+++ DATASET ENTRIES +++

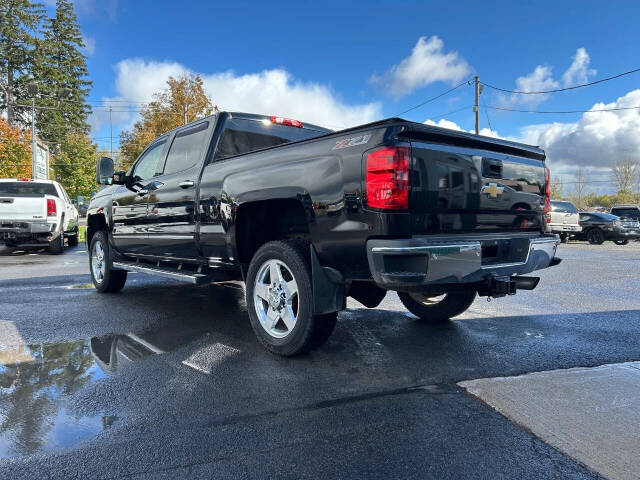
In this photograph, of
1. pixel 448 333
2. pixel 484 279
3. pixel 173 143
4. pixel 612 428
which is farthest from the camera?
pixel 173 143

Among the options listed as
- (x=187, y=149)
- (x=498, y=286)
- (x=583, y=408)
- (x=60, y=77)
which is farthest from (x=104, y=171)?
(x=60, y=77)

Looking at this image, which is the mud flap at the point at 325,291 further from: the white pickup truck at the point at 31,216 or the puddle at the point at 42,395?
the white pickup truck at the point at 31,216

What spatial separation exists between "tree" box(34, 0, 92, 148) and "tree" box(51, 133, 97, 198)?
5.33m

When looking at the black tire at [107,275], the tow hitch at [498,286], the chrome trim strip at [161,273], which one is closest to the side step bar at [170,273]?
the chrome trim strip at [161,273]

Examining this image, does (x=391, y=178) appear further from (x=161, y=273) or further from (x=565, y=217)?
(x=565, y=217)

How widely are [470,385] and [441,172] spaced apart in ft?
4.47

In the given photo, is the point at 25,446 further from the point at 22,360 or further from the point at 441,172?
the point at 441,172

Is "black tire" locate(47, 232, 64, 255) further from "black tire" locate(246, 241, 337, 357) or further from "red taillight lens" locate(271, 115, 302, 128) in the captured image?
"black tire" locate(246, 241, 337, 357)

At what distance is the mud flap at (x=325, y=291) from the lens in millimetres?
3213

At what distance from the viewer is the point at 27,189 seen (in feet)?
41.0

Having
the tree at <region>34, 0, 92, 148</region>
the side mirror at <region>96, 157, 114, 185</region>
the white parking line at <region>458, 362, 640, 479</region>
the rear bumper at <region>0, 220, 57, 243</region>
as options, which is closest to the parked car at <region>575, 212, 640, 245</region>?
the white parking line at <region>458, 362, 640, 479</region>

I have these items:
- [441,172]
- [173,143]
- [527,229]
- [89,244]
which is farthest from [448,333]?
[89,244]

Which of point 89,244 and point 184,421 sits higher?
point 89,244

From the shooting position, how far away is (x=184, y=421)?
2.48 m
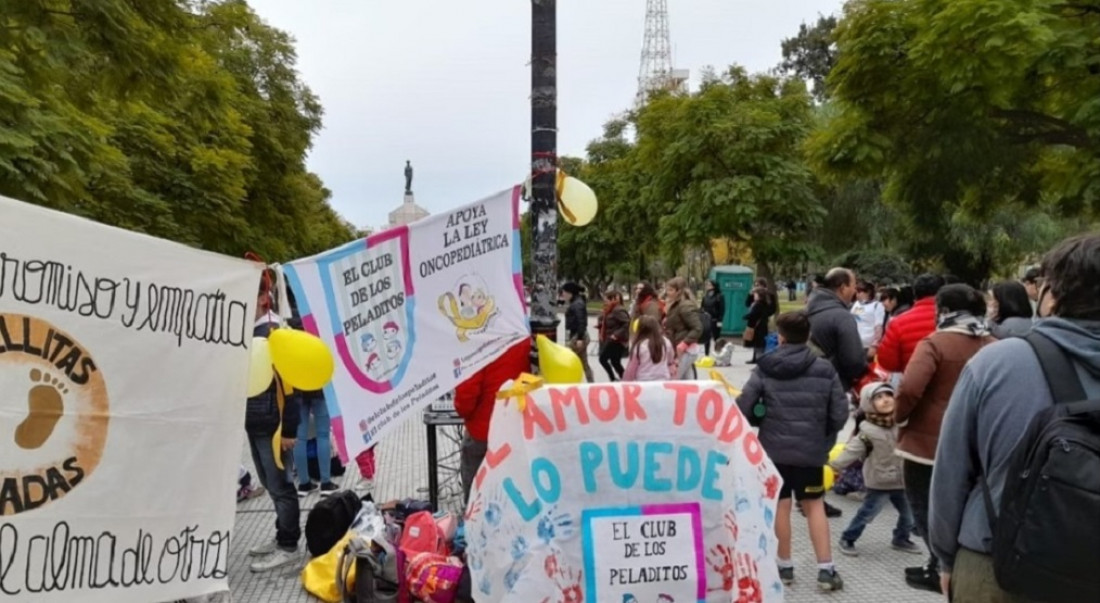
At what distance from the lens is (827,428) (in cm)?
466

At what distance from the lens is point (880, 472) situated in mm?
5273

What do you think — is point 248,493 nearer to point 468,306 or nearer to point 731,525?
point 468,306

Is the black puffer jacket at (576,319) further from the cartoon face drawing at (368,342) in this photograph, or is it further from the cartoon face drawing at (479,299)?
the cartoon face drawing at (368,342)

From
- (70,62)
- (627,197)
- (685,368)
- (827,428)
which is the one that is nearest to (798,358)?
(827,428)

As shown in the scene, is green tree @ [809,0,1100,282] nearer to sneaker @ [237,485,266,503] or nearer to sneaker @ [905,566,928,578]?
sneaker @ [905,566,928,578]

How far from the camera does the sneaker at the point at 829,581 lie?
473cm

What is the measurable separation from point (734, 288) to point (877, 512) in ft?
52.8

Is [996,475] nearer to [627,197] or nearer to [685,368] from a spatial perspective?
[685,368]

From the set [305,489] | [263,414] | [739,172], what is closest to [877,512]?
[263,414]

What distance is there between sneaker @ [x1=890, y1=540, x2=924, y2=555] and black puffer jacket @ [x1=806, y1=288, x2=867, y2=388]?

+++
+++ DATASET ENTRIES +++

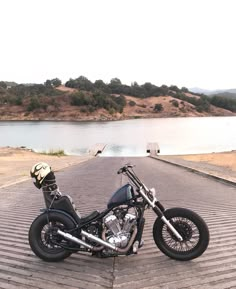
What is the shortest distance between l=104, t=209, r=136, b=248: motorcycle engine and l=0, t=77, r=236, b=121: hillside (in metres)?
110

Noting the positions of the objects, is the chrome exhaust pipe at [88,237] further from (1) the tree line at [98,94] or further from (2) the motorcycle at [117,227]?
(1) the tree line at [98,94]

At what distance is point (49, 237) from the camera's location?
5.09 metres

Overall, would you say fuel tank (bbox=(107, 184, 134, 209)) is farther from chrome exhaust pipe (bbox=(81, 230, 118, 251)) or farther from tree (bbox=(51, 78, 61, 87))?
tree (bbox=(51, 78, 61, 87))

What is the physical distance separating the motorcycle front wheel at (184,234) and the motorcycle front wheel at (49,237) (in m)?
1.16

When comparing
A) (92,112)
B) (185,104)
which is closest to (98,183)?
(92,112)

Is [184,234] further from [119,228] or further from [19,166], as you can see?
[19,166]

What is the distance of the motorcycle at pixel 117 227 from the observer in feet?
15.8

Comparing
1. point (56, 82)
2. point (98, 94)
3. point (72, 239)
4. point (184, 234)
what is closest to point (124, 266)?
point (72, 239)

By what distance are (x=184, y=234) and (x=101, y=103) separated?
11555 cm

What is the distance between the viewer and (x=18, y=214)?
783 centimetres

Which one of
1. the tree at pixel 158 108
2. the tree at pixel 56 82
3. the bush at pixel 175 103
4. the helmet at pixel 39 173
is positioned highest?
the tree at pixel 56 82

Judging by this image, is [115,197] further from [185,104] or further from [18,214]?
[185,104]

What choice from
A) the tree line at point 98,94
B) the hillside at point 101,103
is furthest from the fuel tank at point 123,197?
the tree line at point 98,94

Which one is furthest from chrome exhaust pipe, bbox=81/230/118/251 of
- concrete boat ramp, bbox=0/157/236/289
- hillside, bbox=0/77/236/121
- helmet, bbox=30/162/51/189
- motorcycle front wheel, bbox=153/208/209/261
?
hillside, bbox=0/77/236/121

+++

▶ **SET TASK**
Copy out the lines word for word, starting at the line that contains "Noting the positions" and ending after the line that contains "5.09 metres".

▶ **THE REPLY**
Noting the positions of the objects, is the chrome exhaust pipe at [88,237] further from (1) the tree line at [98,94] or further from (2) the motorcycle at [117,227]?
(1) the tree line at [98,94]

At what distance is point (49, 237) from the camera's location?
5.09 metres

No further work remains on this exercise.